Document passage:
★ ★ ★ ★ ★ ★ ★

Update 1/11/10: We originally published this post back in October as a holiday guide to help you choose a laptop for you or your loved one. The holidays are over now, but this post has taken on a life of its own -- we get new comments every day seeking advice, too many to keep up with most of the time. We'll keep this post up at the top of Laptop Advisor until the models we listed below are obsolete (which, in the laptop world, is probably another two months). In the meantime, we're busy keeping up with the newest models and planning a major update to LaptopAdvisor.com, so feel free to chime in with some advice for your fellow laptop buyers. Thanks all!
Whether you’re planning to make a switch over from desktop to laptop, upgrading from an old laptop to a new laptop, or just buying a gift for a loved one, finding a new laptop can be daunting. It can be a lot like buying a car. First you have to choose whether you want an SUV, a van, or sedan, then pick a manufacturer, then look at the dozens of other options and find out which features you want or need. Finally you sift through hundreds of cars and find the perfect one for you, only to be left with the choice of color.

★ ★ ★ ★ ★ ★ ★

Instructions to follow:
In the laptop guide, what is buying a laptop compared to? Please rely on the laptop guide alone.

Stored material:
★ ★ ★ ★ ★ ★ ★

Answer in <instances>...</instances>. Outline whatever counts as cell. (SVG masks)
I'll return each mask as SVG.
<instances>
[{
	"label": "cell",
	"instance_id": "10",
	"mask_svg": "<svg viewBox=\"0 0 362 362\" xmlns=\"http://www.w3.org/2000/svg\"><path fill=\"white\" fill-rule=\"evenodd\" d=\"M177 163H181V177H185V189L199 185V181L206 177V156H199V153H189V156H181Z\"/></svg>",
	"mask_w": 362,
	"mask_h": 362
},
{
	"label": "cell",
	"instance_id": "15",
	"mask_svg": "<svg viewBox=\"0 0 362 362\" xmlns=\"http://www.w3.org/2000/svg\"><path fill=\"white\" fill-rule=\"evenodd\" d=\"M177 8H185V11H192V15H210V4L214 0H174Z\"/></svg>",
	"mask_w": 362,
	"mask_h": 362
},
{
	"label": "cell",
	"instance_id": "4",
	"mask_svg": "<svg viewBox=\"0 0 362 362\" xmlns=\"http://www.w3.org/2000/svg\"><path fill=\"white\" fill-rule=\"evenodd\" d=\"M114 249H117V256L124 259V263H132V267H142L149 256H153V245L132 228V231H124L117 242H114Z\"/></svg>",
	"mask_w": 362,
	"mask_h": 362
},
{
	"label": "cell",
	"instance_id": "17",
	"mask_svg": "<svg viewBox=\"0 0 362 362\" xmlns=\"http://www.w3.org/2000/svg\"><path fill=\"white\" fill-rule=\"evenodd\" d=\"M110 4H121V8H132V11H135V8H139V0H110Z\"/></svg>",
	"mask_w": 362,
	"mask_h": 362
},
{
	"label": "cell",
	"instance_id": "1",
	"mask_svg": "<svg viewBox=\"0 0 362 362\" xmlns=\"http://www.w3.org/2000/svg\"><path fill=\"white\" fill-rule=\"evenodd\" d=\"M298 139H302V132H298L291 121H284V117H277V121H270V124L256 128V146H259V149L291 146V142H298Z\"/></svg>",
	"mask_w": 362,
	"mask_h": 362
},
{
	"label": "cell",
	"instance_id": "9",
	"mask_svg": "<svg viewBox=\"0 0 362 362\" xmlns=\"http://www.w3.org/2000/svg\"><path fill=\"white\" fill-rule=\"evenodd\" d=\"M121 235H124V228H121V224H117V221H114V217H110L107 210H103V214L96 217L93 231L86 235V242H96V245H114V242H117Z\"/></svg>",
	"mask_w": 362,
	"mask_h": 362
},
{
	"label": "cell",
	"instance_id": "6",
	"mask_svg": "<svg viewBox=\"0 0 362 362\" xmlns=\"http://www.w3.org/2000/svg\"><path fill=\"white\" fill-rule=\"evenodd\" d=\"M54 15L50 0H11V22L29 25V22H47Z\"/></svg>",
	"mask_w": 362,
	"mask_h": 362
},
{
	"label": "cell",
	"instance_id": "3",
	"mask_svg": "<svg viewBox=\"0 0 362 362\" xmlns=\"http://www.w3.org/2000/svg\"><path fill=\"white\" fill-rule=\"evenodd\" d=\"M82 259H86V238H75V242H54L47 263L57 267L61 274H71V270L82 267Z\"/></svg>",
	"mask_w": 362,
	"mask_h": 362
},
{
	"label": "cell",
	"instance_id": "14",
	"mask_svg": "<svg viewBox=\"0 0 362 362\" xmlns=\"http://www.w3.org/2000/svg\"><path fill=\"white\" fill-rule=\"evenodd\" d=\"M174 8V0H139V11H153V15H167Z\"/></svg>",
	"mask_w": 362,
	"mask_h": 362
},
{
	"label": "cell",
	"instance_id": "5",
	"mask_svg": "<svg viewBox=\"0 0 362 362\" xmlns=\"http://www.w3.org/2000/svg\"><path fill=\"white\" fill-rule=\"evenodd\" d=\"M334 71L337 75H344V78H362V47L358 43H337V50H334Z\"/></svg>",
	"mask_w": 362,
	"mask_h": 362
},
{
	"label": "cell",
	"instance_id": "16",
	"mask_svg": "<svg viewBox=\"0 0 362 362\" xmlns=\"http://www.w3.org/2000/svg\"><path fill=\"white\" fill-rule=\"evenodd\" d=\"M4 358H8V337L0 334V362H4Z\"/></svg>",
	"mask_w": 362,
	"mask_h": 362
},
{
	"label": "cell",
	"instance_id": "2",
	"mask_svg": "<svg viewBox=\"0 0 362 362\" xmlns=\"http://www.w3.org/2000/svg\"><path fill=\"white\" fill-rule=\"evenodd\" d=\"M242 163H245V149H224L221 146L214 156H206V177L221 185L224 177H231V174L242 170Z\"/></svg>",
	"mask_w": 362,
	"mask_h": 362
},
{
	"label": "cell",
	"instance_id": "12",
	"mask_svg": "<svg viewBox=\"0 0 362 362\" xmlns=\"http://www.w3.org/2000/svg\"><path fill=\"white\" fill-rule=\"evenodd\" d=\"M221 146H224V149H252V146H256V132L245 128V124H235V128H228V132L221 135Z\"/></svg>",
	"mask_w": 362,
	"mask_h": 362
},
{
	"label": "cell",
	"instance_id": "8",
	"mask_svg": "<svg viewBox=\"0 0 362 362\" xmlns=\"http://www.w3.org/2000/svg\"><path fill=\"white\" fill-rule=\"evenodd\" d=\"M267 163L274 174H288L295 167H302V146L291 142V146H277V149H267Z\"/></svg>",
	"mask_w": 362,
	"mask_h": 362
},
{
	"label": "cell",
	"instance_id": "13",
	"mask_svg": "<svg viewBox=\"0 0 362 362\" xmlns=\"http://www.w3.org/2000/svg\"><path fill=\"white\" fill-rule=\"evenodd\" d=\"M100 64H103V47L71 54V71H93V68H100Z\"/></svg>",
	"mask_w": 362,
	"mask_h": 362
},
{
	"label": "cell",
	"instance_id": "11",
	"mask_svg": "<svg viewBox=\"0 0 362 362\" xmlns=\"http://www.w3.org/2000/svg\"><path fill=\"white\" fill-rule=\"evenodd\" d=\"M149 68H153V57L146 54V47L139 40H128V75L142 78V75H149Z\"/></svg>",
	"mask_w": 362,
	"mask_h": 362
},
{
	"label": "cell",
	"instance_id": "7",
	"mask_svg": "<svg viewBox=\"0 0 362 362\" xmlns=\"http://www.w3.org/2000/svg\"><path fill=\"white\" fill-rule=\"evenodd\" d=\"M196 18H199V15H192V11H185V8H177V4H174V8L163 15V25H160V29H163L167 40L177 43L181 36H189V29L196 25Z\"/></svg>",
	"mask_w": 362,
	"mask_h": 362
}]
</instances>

★ ★ ★ ★ ★ ★ ★

Response area:
Buying a car.